Excellent news! After months of rain the BBC predicted a nice dry day; just what we needed to get those new AVO dampers set up. Pissed down all day. Good work BBC!
With the dampers on full soft… I ventured out for a few slow laps to check all the new bits were pointing in the right direction. I’d never driven Oulton before despite never living more than 30 miles away and these were not ideal conditions for learning a new fast track with walls on every corner.
The car darted around at the rear a lot in a straight line which was not helping my confidence so when the mirror started acting all mirror like and showing only my own face and not the track behind me I headed in. A bolt had come loose and by the time I got to Lodge it was spinning around like one of those van roof ventilators until the screw fell out!
Anyway that was easy to fix.
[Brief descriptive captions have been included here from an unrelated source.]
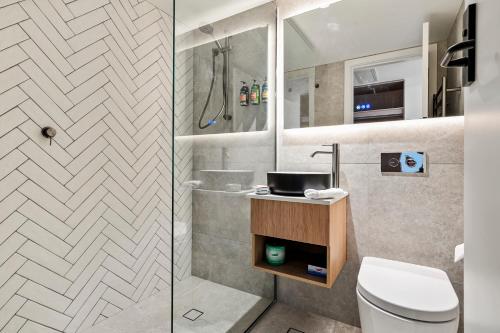 a bathroom with a shower and a toilet and a sink at Prince of Wales Hotel in Hobart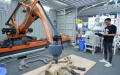 An employee of a Nanjing-based precision instrument company shows 3D printing technology. Photo by Xinhua/Li Renzi.
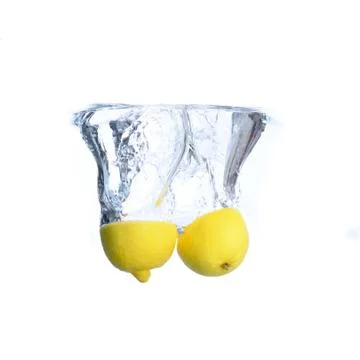 Lemons in the water with bubbles and splashes. Close-up. Isolated on white.Co Stock Photos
To sort out the stability we rechecked the rear toe settings and also reduced the rear camber as it was so wet which improved the car greatly for the next session. Throughout the day we also checked the corner weights (which turned out to be miles out!) and kept the tyres at about 18psi when warm. The only other significant change was to completely disconnect the rear anti-roll bar instead of just leaving it on soft and by the end of the day it was nicely balanced in the wet. On reflection the dampers were too soft though making the car feel too floaty even for the wet. We really need to look at this.
I learned two important things about Oulton that day. Firstly, when it’s wet short shifting at Dear Leap is a good idea. To use all of the revs means shifting as you go over the top when the car is very light. Deer Leap nearly became Dear Leap as it did for one poor BMW driver also testing that day!
The second, unbeknown to me, is that there is a big bump on the exit of Druids. I found that the hard way and nearly ended up buried in the tyres but luckily it was just another big save.
I did manage a crash that day though in the last 2-3cms of driving. The ramps were down on the trailer as I pulled up to it making it ever so tempting to just drive it on… forgetting the nose was still on the car. Crush! Anyone know how to fix glass fibre?